En outre, l'attitude de l'intéressé qui maintien aux audiences qu'il est ressortissant sud-africain, malgré la décision de non reconnaissance par ce pays constitue une obstruction volontaire à l'exécution de la mesure d'éloignement durant les quinze derniers jours de la rétention.
Enfin, X se disant [M] [J] a été condamné le O9/08/2024 en comparution immédiate par le tribunal correctionnel de Marseille à une peine de 6 mois d'emprisonnernont avec maintien en detention pour des faits de vol avec violences, qui à la lecture du dossier, apparaissent en realité avoir été correctionnalisés ab initio s'étant s'agit d'un vol avec arme et sans que monsieur ait eu manifesté le moindre sentiment de culpabilité, que la nature de ces faits, le comportement de monsieur et sa situation, sans hébergement, sans ressource justifie caractérisent la menace grave et actuelle persistante dans les quinze dernier jours ;
En conséquence, il conviendra d'infirmer l'ordonnance du 30 Janvier 2025 à 10H05 du magistrat désigné pour le contrôle des mesures d'éloignement et de rétention de [Localité 5] a rejeté la demande formée par le préfet des Bouches du Rhône tendant à voir prolonger la rétention de Monsieur [M] [J] et d'ordonner le maintien en rétention ;
PAR CES MOTIFS
Statuant publiquement par décision Par décision réputée contradictoire en dernier ressort, après débats en audience publique,
Infirmons l'ordonnance du Juge des libertés et de la détention de [Localité 5] en date du 30 Janvier 2025.
Statuant à nouveau,
Déclarons régulière la procédure de placement en rétention administrative de Monsieur [M] [J]
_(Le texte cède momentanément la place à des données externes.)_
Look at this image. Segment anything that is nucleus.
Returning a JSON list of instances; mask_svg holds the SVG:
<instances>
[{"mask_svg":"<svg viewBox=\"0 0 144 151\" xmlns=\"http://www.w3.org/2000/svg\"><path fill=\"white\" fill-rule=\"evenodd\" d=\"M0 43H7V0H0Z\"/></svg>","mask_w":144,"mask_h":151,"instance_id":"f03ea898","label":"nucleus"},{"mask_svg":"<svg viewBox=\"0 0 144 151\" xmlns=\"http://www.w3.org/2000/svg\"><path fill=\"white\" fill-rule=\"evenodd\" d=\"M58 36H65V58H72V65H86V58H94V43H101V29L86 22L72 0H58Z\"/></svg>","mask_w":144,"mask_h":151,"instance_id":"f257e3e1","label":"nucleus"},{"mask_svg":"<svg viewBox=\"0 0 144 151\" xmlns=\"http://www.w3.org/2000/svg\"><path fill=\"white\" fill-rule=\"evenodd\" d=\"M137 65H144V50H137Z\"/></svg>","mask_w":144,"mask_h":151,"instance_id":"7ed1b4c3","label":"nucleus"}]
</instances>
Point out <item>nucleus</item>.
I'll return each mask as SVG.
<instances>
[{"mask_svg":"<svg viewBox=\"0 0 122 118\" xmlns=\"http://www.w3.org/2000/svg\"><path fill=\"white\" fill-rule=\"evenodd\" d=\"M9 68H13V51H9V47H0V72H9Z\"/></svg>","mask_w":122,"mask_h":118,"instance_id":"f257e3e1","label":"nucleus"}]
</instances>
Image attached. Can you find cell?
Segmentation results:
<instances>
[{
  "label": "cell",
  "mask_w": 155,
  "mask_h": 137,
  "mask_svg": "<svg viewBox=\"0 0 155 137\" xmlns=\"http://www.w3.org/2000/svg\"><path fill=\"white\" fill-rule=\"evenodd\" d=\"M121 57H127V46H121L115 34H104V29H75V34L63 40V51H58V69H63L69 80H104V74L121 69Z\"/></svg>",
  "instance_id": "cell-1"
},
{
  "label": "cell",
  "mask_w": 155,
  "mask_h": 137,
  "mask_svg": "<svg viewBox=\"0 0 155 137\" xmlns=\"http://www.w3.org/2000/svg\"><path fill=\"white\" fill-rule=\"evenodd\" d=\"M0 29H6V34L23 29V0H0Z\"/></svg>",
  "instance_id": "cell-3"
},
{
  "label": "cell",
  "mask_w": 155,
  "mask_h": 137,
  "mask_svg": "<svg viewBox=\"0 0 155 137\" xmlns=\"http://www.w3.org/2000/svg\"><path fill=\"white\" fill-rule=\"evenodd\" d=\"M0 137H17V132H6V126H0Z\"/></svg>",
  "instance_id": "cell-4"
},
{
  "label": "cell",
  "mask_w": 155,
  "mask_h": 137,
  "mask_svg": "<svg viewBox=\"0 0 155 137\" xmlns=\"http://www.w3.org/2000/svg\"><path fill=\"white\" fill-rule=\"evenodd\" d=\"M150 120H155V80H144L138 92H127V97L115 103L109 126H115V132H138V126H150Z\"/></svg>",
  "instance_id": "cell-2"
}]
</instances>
né le 13 Septembre 1992 à [Localité 4]
de nationalité Sud Africaine.
Ordonnons pour une durée maximale de vingt huit jours commençant à l'expiration du délai de 48 heures après la décision de placement en rétention , le maintien dans des locaux ne relevant pas de l'administration pénitentiaire de Monsieur [M] [J].
Rappelons à Monsieur [M] [J] que, pendant toute la période de la rétention, il peut demander l'assistance d'un interprète, d'un conseil ainsi que d'un médecin, et communiquer avec son consulat et avec une personne de son choix et qu'un espace permettant aux avocats de s'entretenir confidentiellement avec les étrangers retenus est prévu au centre de rétention,
Les parties sont avisées qu'elles peuvent se pourvoir en cassation contre cette ordonnance dans un délai de 2 mois à compter de cette notification, le pourvoi devant être formé par déclaration au greffe de la Cour de cassation, signé par un avocat au conseil d'Etat ou de la Cour de cassation.
Le greffier, présidente,
COUR D'APPEL D'AIX EN PROVENCE
Chambre de l'urgence
[Adresse 3]
Téléphone : [XXXXXXXX02] - Fax : [XXXXXXXX01]
Aix-en-Provence, le 31 Janvier 2025
À
- Monsieur [M] [J]
- Monsieur le directeur du centre de rétention administrative de [Localité 5]
- Monsieur le procureur général
- Monsieur le greffier du Juge des libertés et de la détention de [Localité 5]
-
N° RG : N° RG 25/00192 - N° Portalis DBVB-V-B7J-BOJTR
OBJET : Notification d'une ordonnance
Concernant Monsieur [M] [J]
J'ai l'honneur de vous notifier l'ordonnance, ci-jointe, rendue le 31 Janvier 2025, suite à l'appel interjeté par le procureur de la République près le Juge des libertés et de la détention de [Localité 5] contre l'ordonnance rendue le 30 Janvier 2025 par le Juge des libertés et de la détention du Juge des libertés et de la détention de [Localité 5] :
VOIE DE RECOURS
Nous prions Monsieur le directeur du centre de rétention administrative de bien vouloir indiquer au retenu qu'il peut se pourvoir en cassation contre cette ordonnance dans un délai de 2 mois à compter de cette notification, le pourvoi devant être formé par déclaration au greffe de la Cour de cassation.
Le greffier,
Je vous remercie de m'accuser réception du présent envoi.